**課題**
次の講演抜粋のうち「2つ目は、発展途上国と先進国の架け橋だ」で始まる段落を、主要な事実を保持したまま箇条書きで簡潔にまとめよ。

**抜粋**
フォーラムでは、去る11月6日、講演会を開催し、7月の参議院議員選挙で自民党比例区から初当選した加納時男参議院議員(前経団連地球環境部会長、前東京電力副社長)より、企業人から見た政治の実態やこれから目指す政治などについて話を聞いた。

■3つの橋を架けたい

私は政治家になって、これからの目標として3つの橋を架けたいと思っている。

1つ目は、経済界と政治の間の橋だ。日本が世界にこれだけ誇れる国になったのも、その原動力は経済であったと思うが、残念なことに今まで経済界と政治の間には距離があったというのが現実だった。これまで自民党の他の候補の選挙応援も多くやってきたが、やはり身内の候補を出すということがどんなに心強いかを、この世界に入って痛感した。国会には二世三世議員や地方議会出身議員が多いのには驚いた。彼らを否定するわけではないが、そういったタイプの人しかいないのはひ弱だ。やはり経済界からもっと政治の場に出るべきで、そうすれば、もっと国が良くなると思うし、企業も良くなる。私が経済界と政治の架け橋の試験的な役割を果たせれば幸いである。

2つ目は、発展途上国と先進国の架け橋だ。現在、何かを決めるにあたって先進国ベースで議論すればいいという傾向があるが、今後は食糧、エネルギー、環境などあらゆる問題で、途上国を抜きにした議論は成り立たない。私が経団連の仕事で国連などの国際会議に出た時に感じたのは、先進国と途上国間相互の抜き難い不信感だ。今後、地球レベルのことを考えると、途上国の成長と地球の環境保全を両立させることが絶対に必要である。これを達成するための外交交渉はまさに国の仕事であり、政治の仕事だ。私は、地球環境議員連盟にも誘われて早速入ったが、こうした活動を通じて、先進国と途上国の間に経済の橋、技術の橋に加えて、信頼の橋を架けたい。

**検討対象データ**
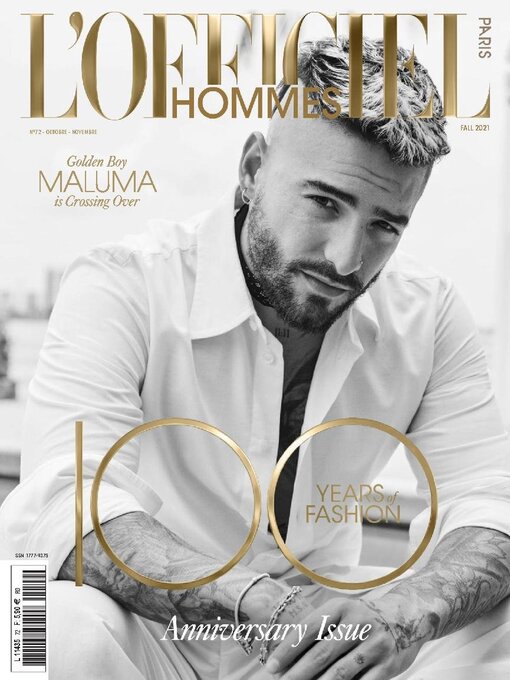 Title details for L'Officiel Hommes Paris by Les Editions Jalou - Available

...

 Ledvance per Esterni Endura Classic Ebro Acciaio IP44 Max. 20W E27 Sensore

--

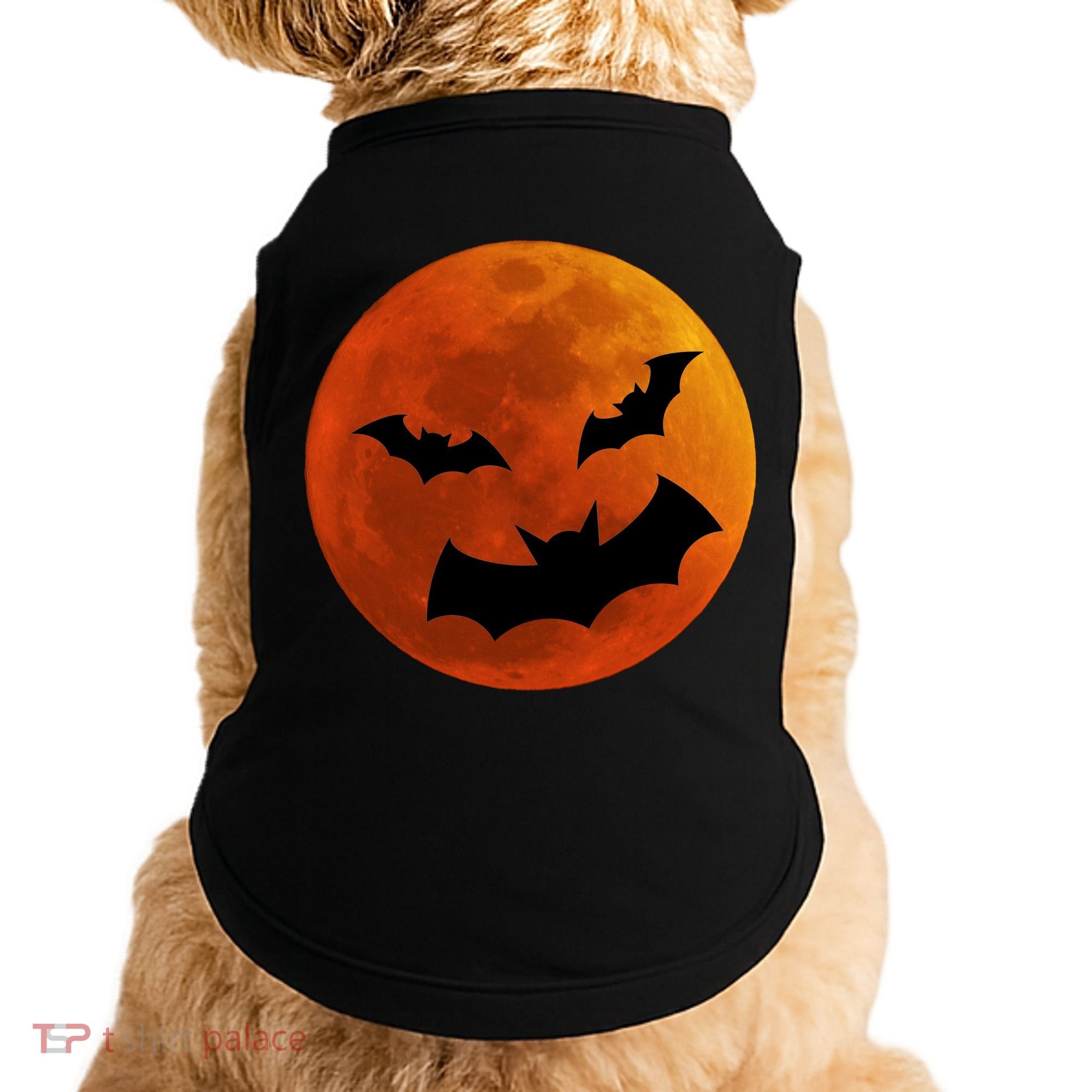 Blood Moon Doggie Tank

**解答**
- 2つ目の目標は、発展途上国と先進国の架け橋となること。
- 現在は先進国ベースで議論すればよいという傾向があるが、今後は食糧、エネルギー、環境などあらゆる問題で、途上国抜きの議論は成り立たない。
- 経団連の仕事で国連などの国際会議に出た際、先進国と途上国の間にある、相互の抜き難い不信感を感じた。
- 地球レベルで考えると、途上国の成長と地球の環境保全の両立が絶対に必要である。
- その達成のための外交交渉は国の仕事であり、政治の仕事である。
- 地球環境議員連盟に誘われて早速入った。こうした活動を通じて、経済の橋と技術の橋に加え、信頼の橋を架けたい。